As Mimì, at the Met: She only pretends to die here, folks.

She seemed a pretty lively corpse to me: she had just tried to strangle me for some reason or other. (There was — and is — always some reason. She is an eminently reasonable person.) We talked about the book, and I wondered whether some response might be required. “Write him a letter,” I said, “like Mark Twain: ‘Reports of my death have been greatly exaggerated.’” But Teresa preferred to let the poor guy figure it out for himself; she wasn’t going to rub his nose in it.

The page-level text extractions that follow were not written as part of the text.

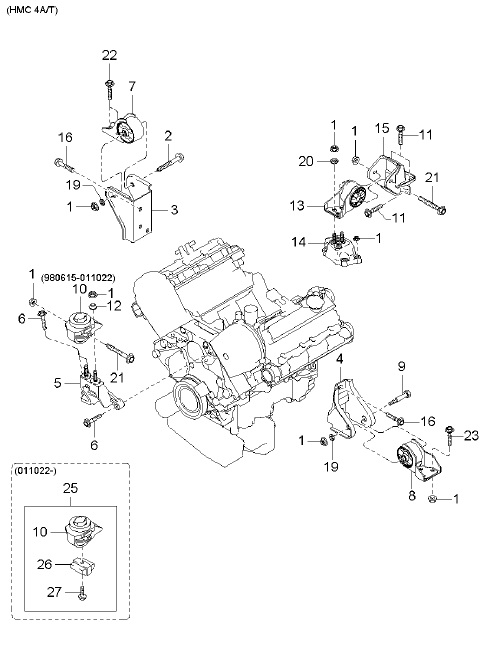 (HMC 4A/T)

22
7
16
2
19
1
3

1
1
15
11
20
21
13
11
14
1

1
(980615-011022)
10
1
12
6
21
5
6

4
9
16
23
1
19
8
1

(011022-)
25
10
26
27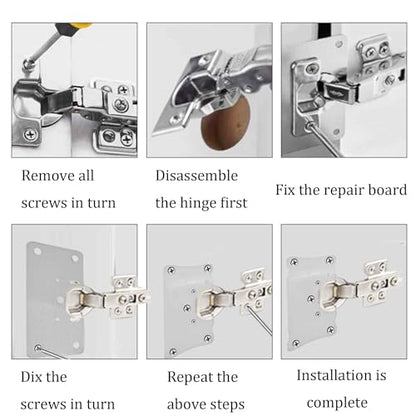 Remove all screws in turn

Disassemble the hinge first

Fix the repair board

Dix the screws in turn

Repeat the above steps

Installation is complete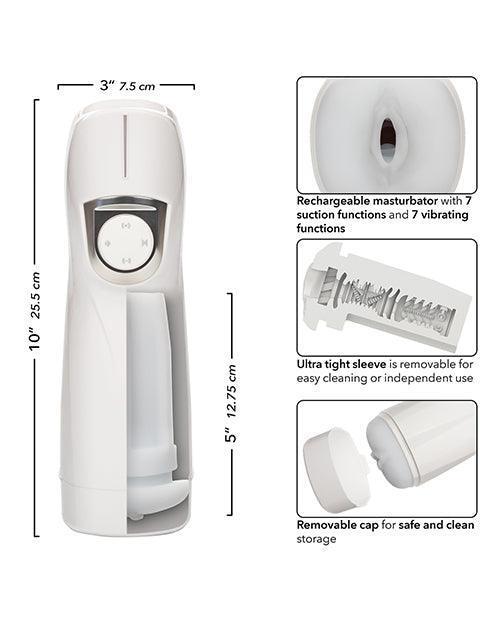 3" 7.5 cm

10" 25.5 cm

5" 12.75 cm

Rechargeable masturbator with 7 suction functions and 7 vibrating functions

Ultra tight sleeve is removable for easy cleaning or independent use

Removable cap for safe and clean storage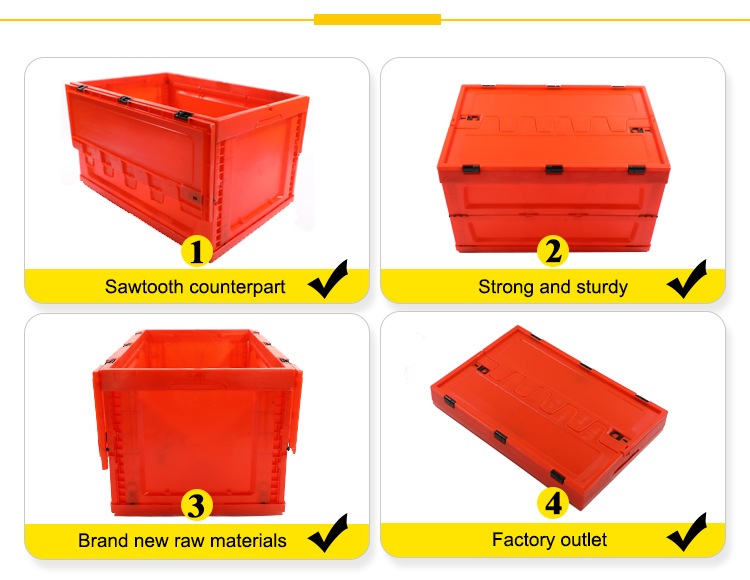 1
Sawtooth counterpart

2
Strong and sturdy

3
Brand new raw materials

4
Factory outlet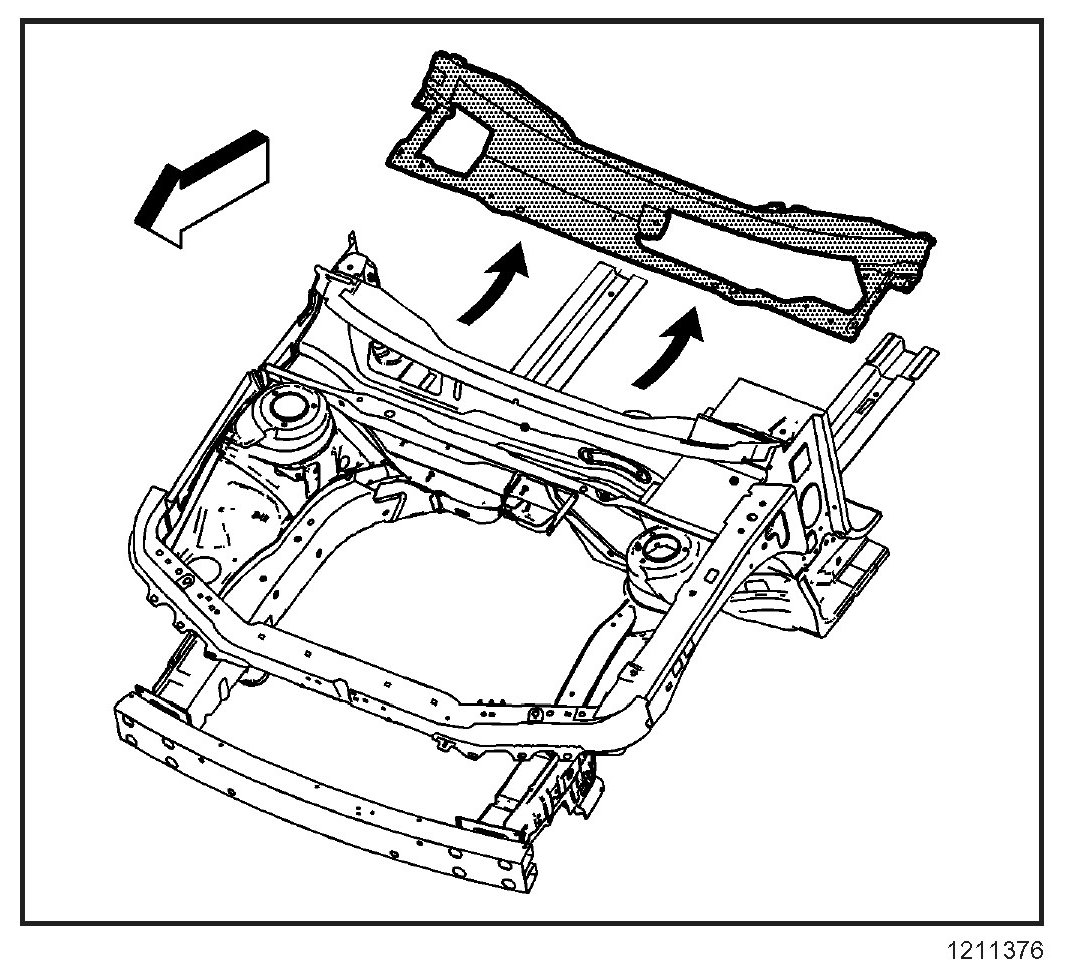 1211376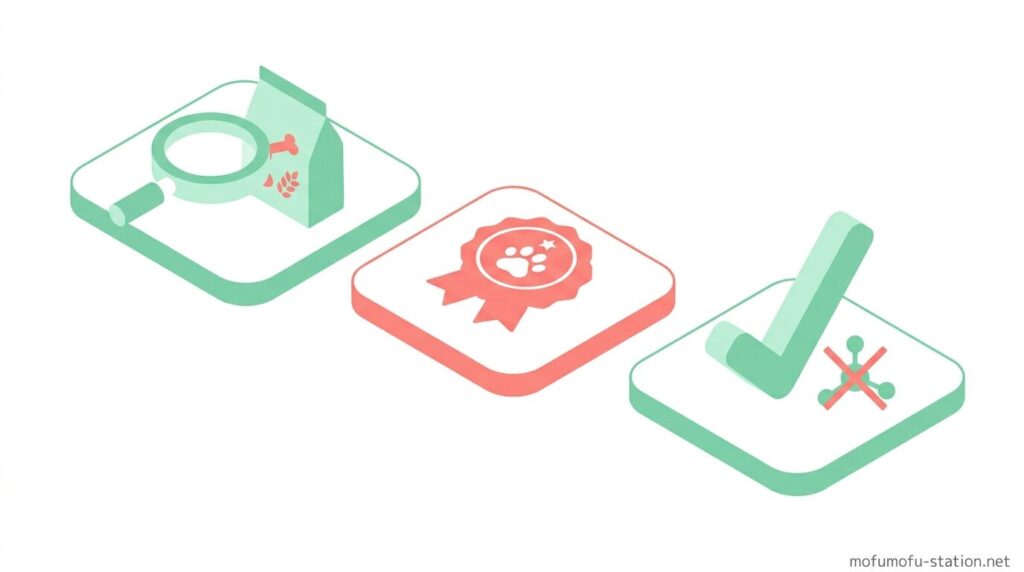 mofumofu-station.net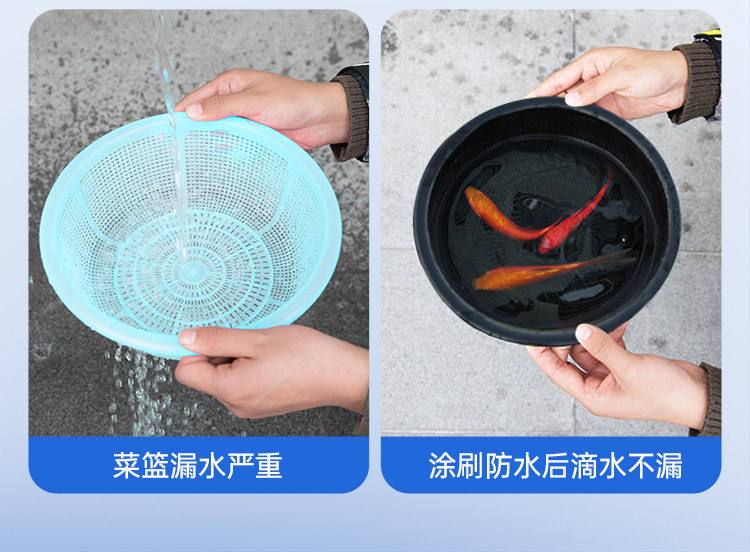 菜篮漏水严重

涂刷防水后滴水不漏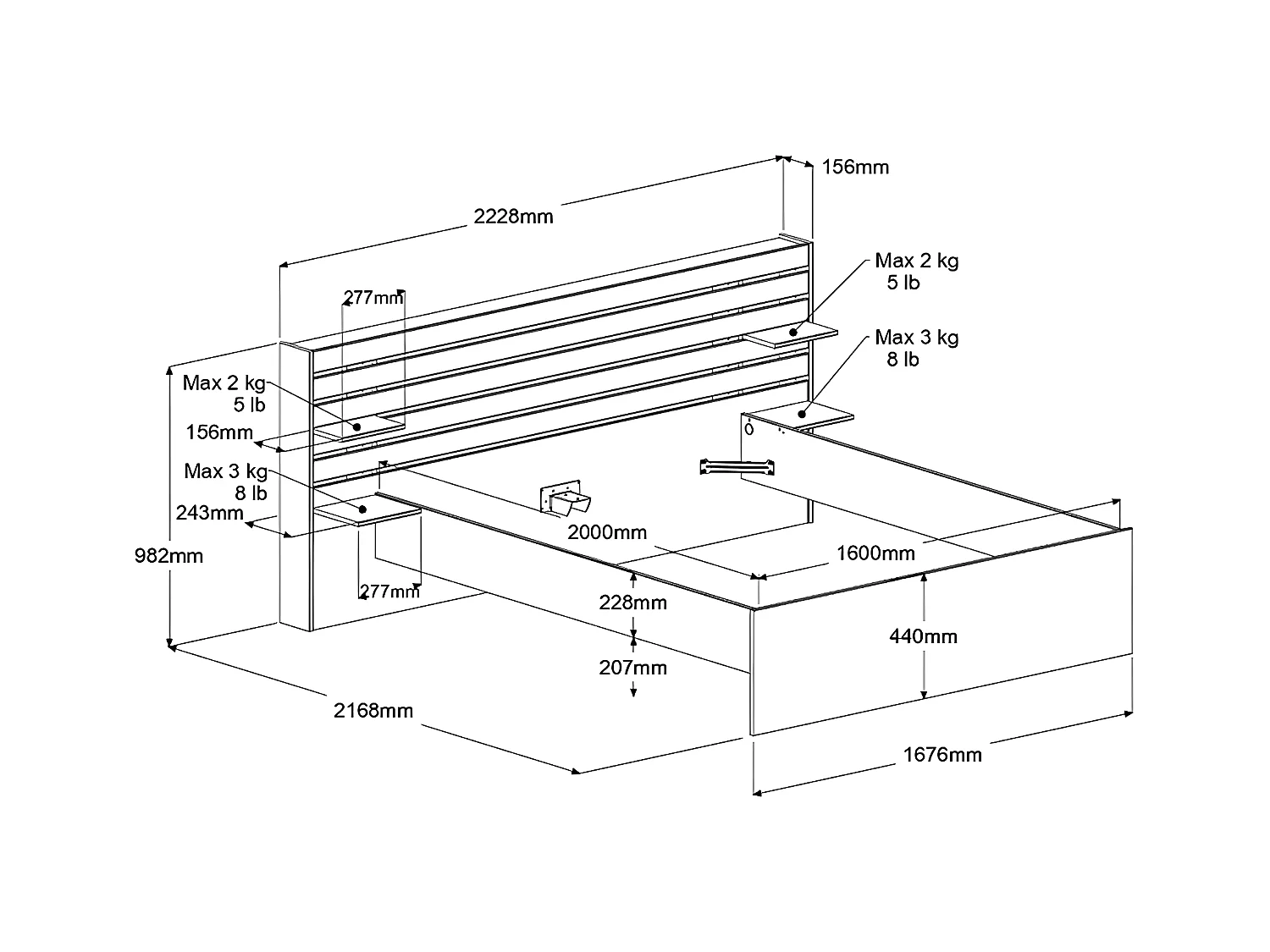 156mm

2228mm

Max 2 kg
5 lb

277mm

Max 3 kg
8 lb

Max 2 kg
5 lb

156mm

Max 3 kg
8 lb

243mm

982mm

2000mm

1600mm

277mm

228mm

440mm

207mm

2168mm

1676mm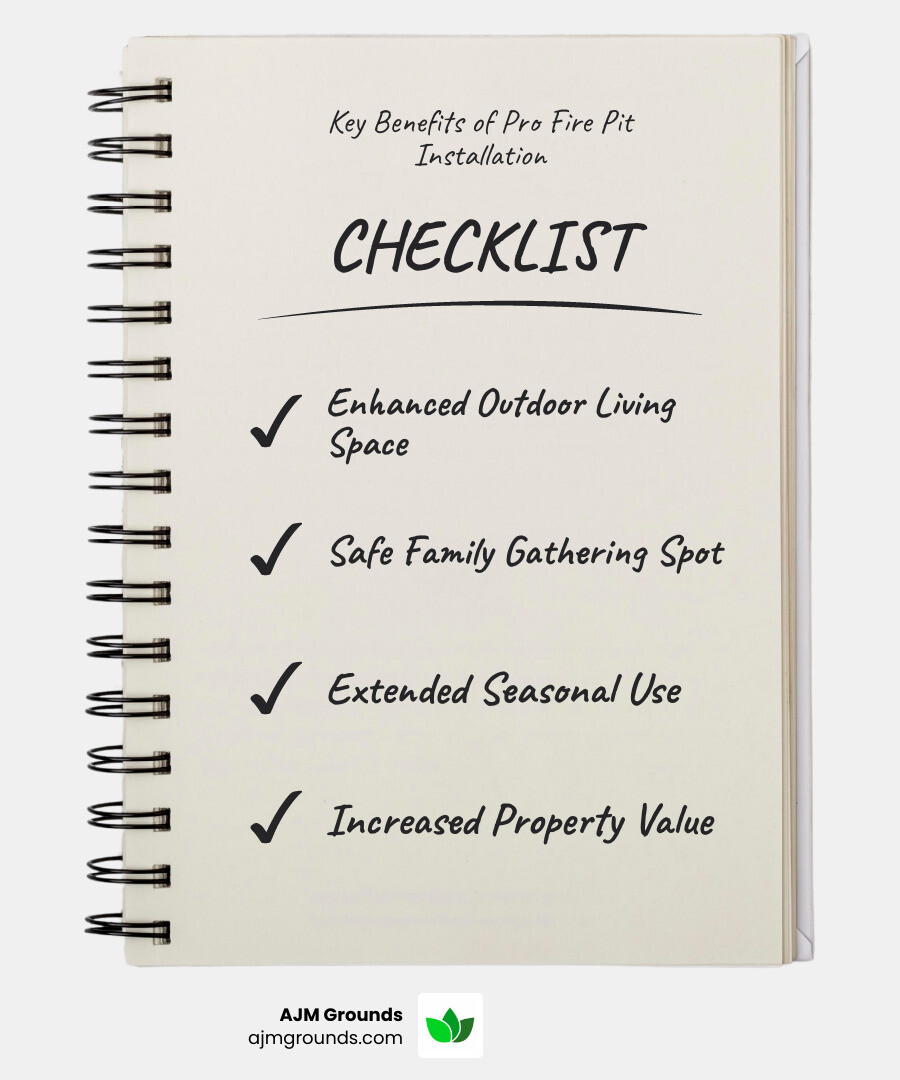 Key Benefits of Pro Fire Pit Installation

CHECKLIST

✓ Enhanced Outdoor Living Space

✓ Safe Family Gathering Spot

✓ Extended Seasonal Use

✓ Increased Property Value

AJM Grounds
ajmgrounds.com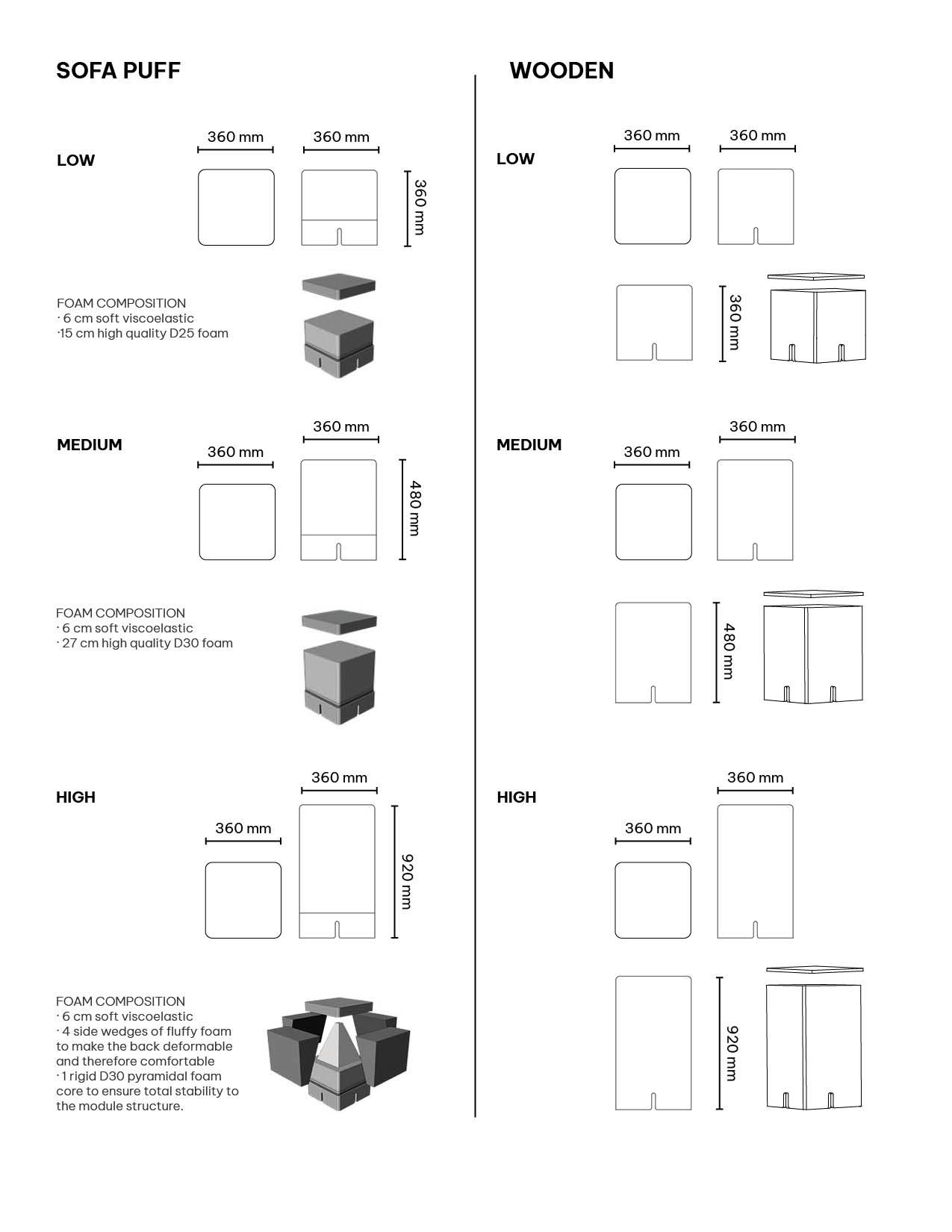 SOFA PUFF

LOW

360 mm

360 mm

360 mm

FOAM COMPOSITION
· 6 cm soft viscoelastic
·15 cm high quality D25 foam

MEDIUM

360 mm

360 mm

480 mm

FOAM COMPOSITION
· 6 cm soft viscoelastic
· 27 cm high quality D30 foam

HIGH

360 mm

360 mm

920 mm

FOAM COMPOSITION
· 6 cm soft viscoelastic
· 4 side wedges of fluffy foam to make the back deformable and therefore comfortable
· 1 rigid D30 pyramidal foam core to ensure total stability to the module structure.

WOODEN

LOW

360 mm

360 mm

360 mm

MEDIUM

360 mm

360 mm

480 mm

HIGH

360 mm

360 mm

920 mm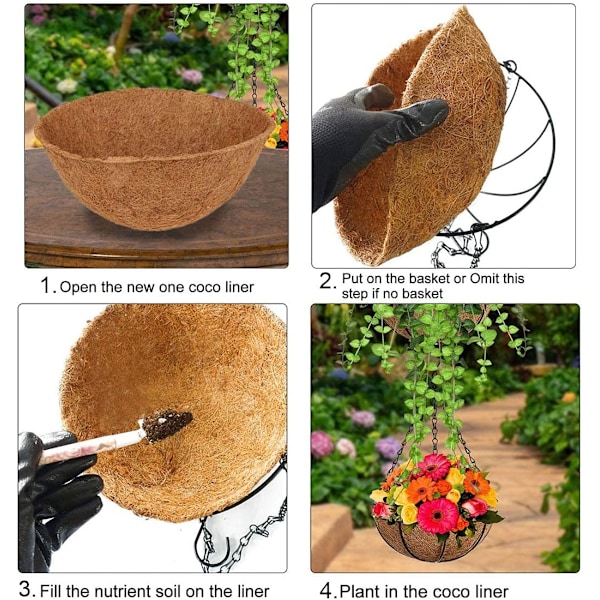 1. Open the new one coco liner

2. Put on the basket or Omit this step if no basket

3. Fill the nutrient soil on the liner

4. Plant in the coco liner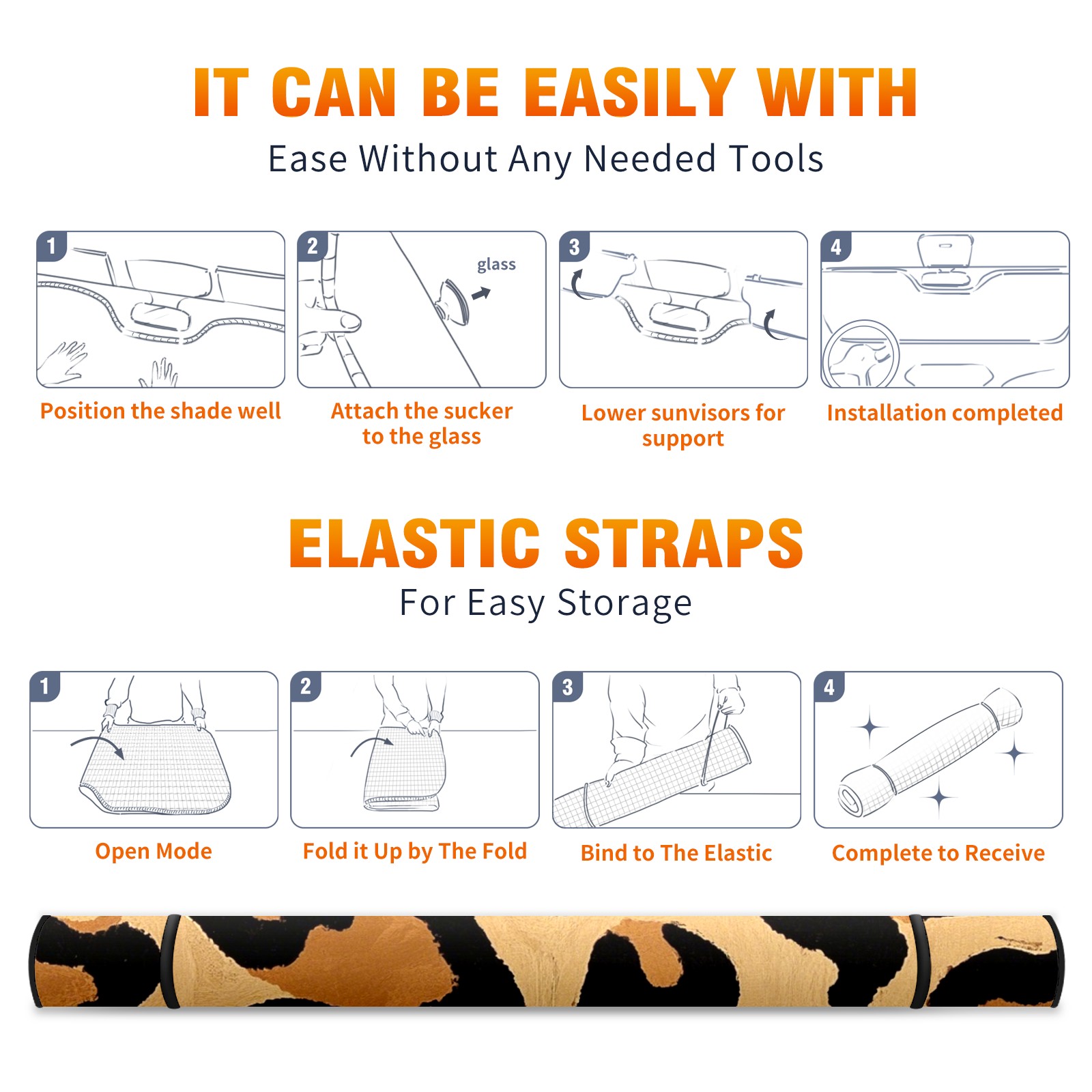 IT CAN BE EASILY WITH

Ease Without Any Needed Tools

1

Position the shade well

2

glass

Attach the sucker to the glass

3

Lower sunvisors for support

4

Installation completed

ELASTIC STRAPS

For Easy Storage

1

Open Mode

2

Fold it Up by The Fold

3

Bind to The Elastic

4

Complete to Receive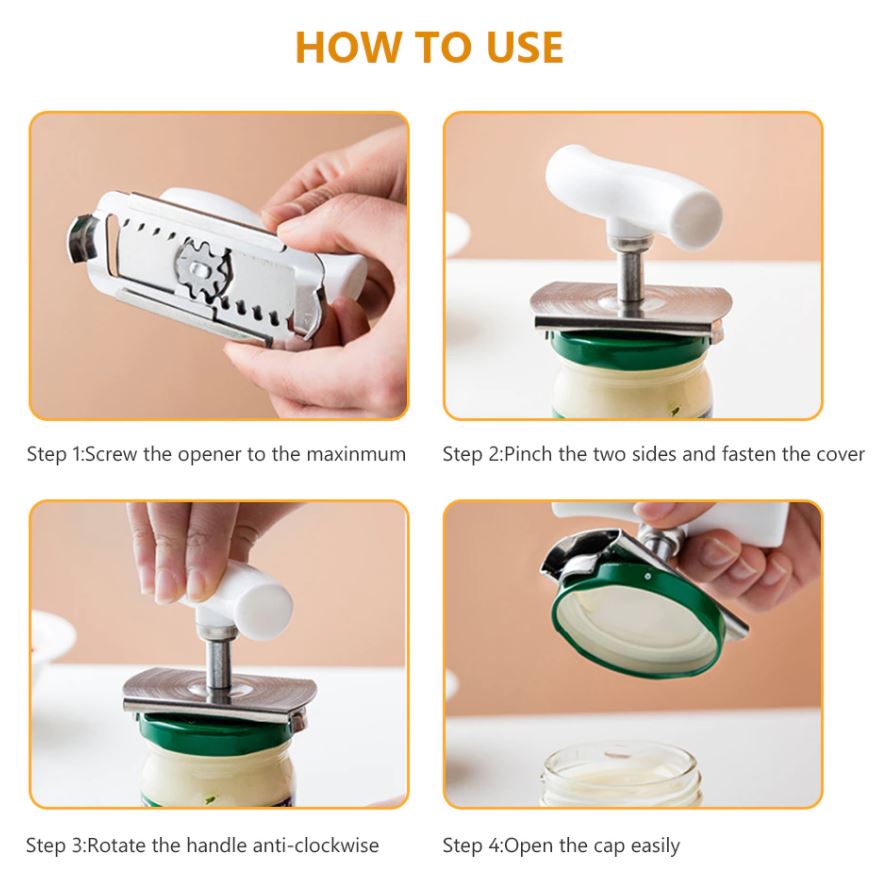 HOW TO USE

Step 1:Screw the opener to the maxinmum

Step 2:Pinch the two sides and fasten the cover

Step 3:Rotate the handle anti-clockwise

Step 4:Open the cap easily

Nearing seventy now, she is still darned lively, and though she isn’t singing anymore, one can still hear her. Her YouTube clips multiply; a lot of her work is turning up on DVD. One of these days, I’m going to see every opera movie she made. I expect that in her performances she will always bring me new ways to understand the truth. But I doubt if anybody could ever make me understand some of those hairstyles.

An earlier incarnation of Mimì

[A footnote (or hairnote): Teresa once told me that her 1960s bouffants were created by sticking a ball of tissue paper on her head, and sweeping the hair up around the ball. Who knew? Add some hairpins and a great deal of hairspray: now you can do it yourself. The tiara is optional.]